### What this task involves
Search the entries below for the word "meta" and copy every line where it appears.

Source texts of formatted documents:
%%
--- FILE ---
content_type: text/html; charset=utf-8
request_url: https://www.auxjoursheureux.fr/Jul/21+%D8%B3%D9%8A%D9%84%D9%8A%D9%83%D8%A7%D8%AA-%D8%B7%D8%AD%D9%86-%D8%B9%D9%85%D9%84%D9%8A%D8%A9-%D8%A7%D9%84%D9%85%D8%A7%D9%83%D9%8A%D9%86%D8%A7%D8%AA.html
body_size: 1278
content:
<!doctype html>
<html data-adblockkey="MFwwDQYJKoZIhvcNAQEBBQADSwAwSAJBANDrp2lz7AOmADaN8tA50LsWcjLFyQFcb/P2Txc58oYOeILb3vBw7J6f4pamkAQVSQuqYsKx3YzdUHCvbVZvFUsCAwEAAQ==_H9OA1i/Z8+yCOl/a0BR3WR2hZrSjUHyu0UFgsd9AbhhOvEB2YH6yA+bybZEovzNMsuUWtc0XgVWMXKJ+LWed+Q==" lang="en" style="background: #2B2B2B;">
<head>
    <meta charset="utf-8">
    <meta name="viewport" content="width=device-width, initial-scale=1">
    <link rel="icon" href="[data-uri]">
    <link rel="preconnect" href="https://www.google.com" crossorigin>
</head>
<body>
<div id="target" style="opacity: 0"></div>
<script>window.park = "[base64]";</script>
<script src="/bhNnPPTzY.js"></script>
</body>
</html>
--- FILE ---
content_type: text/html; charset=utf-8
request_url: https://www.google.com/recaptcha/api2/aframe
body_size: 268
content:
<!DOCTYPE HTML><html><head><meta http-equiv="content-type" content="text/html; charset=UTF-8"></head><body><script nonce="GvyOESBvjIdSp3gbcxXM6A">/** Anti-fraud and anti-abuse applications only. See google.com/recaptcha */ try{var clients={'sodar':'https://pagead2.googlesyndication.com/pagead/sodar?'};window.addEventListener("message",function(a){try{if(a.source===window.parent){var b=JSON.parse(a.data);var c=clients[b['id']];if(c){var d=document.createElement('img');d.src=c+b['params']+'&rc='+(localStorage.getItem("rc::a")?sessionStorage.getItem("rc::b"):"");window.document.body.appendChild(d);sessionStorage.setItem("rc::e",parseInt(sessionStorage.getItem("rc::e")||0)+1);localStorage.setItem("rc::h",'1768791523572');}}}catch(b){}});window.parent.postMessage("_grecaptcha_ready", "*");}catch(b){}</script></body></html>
%%
### Your response
    <meta charset="utf-8">
    <meta name="viewport" content="width=device-width, initial-scale=1">
<!DOCTYPE HTML><html><head><meta http-equiv="content-type" content="text/html; charset=UTF-8"></head><body><script nonce="GvyOESBvjIdSp3gbcxXM6A">/** Anti-fraud and anti-abuse applications only. See google.com/recaptcha */ try{var clients={'sodar':'https://pagead2.googlesyndication.com/pagead/sodar?'};window.addEventListener("message",function(a){try{if(a.source===window.parent){var b=JSON.parse(a.data);var c=clients[b['id']];if(c){var d=document.createElement('img');d.src=c+b['params']+'&rc='+(localStorage.getItem("rc::a")?sessionStorage.getItem("rc::b"):"");window.document.body.appendChild(d);sessionStorage.setItem("rc::e",parseInt(sessionStorage.getItem("rc::e")||0)+1);localStorage.setItem("rc::h",'1768791523572');}}}catch(b){}});window.parent.postMessage("_grecaptcha_ready", "*");}catch(b){}</script></body></html>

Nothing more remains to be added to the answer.